Why I want to read it: Maybe I shouldn’t be including this as a Friday Find, because I’ve seen it around quite a bit lately. Anyway, I’d like to read it, not just because it won the Nobel Prize, but because I am generally really interested in the whole concept, and it’s probably the kind of novel I don’t really read much of, so it will be good to read something different.
Random by Tom Leveen
Who’s the real victim here? This tense and gripping exploration of cyberbullying and teen suicide is perfect for fans of Before I Fall and Thirteen Reasons Why.
Late at night Tori receives a random phone call. It’s a wrong number. But the caller seems to want to talk, so she stays on the line.
He asks for a single thing—one reason not to kill himself.
The request plunges her into confusion. Because if this random caller actually does what he plans, he’ll be the second person connected to Tori to take his own life. And the first just might land her in jail. After her Facebook page became Exhibit A in a tragic national news story about cyberbullying, Tori can’t help but suspect the caller is a fraud. But what if he’s not? Her words alone may hold the power of life or death.
With the clock ticking, Tori has little time to save a stranger—and maybe redeem herself—leading to a startling conclusion that changes everything…
Why I want to read it: Maybe I’m a bit strange, but I’m really interested in the cyberbullying genre, or anything related to technology/the Internet (well it makes sense if you were to read my thesis). Whatever the case, I am quite intrigued by this.

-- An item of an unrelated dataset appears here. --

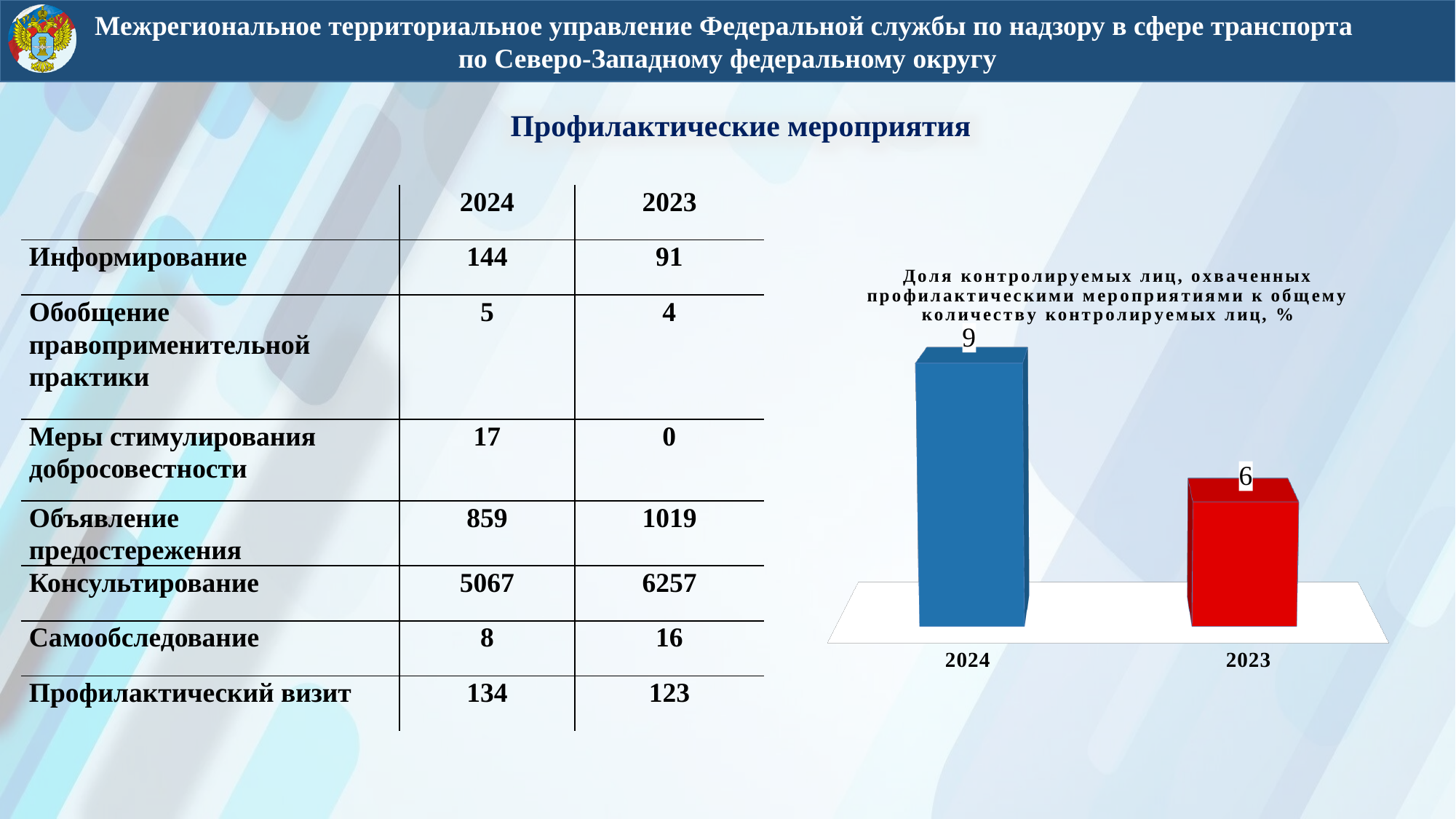
What is the value for 2024 in the chart? 9 Which year has the lowest value in the chart? 2023 Do the values in the chart rise or fall from left to right along the x axis? Fall What colour is the bar for 2023 in the chart? Red How many bars are shown in the chart? 2 Which year has the highest value in the chart? 2024 What is the title of the chart? Доля контролируемых лиц, охваченных профилактическими мероприятиями к общему количеству контролируемых лиц, % Which is larger in the chart, the value for 2024 or the value for 2023? 2024 What is the value for 2023 in the chart? 6 What is the difference between the values for 2024 and 2023 in the chart? 3 What kind of chart is shown on the slide? Bar chart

After the Snow by S.D Crockett
Fifteen-year-old Willo was out hunting when the trucks came and took his family away. Left alone in the snow, Willo becomes determined to find and rescue his family, and he knows just who to talk with to learn where they are. He plans to head across the mountains and make Farmer Geraint tell him where his family has gone.
But on the way across the mountain, he finds Mary, a refugee from the city, whose father is lost and who is starving to death. The smart thing to do would be to leave her alone — he doesn’t have enough supplies for two or the time to take care of a girl — but Willo just can’t do it. However, with the world trapped in an ice age, the odds of them surviving on their own are not good. And even if he does manage to keep Mary safe, what about finding his family?
Why I want to read it: Well, I just love a good survival tale. Really, if this is well-written, I think it has the potential for being quite a good read. I hope.
How It Ends by Laura Wiess
Seventeen-year-old Hanna has been in love with Seth for as long as she can remember, but now that she and Seth are in an actual relationship, love isn’t all it’s cracked up to be. Seth is controlling and all they seem to do anymore is fight. If that’s what love is, Hanna doesn’t want any part of it. Besides, she has something else on her mind: graduation. But she’s been ignoring the school’s community service requirement, and now she needs to rack up some hours in a hurry.
Hanna volunteers as a caretaker for her neighbor Mrs. Schoenmaker—an elderly woman with advanced Parkinson’s whose husband can’t always be there to watch over her. While caring for Mrs. S., Hanna becomes mesmerized by an audiobook that the older woman is listening to, a love story of passion, sacrifice, and complete devotion. She’s fascinated by the idea that love like that really exists, and slowly, the story begins to change her. But what Hanna doesn’t know is that the story she’s listening to is not fiction—and that Mrs. Schoenmaker and her husband’s devotion to each other is about to reach its shattering, irrevocable conclusion….
Why I want to read it: I don’t really know why, but I feel like I’d learn something from this novel. I know what it’s like for things to end, so I guess on that level I’d relate to this novel. But also I’m hoping to reach some kind of revelation about love myself by reading this. Might sound stupid, and I probably won’t, but still. I’d love to give this one a crack.
So there you have it. I’ll be posting Friday Finds weekly, though they might not always be this many books. Have to stop myself from adding 500 books to my reading list or something.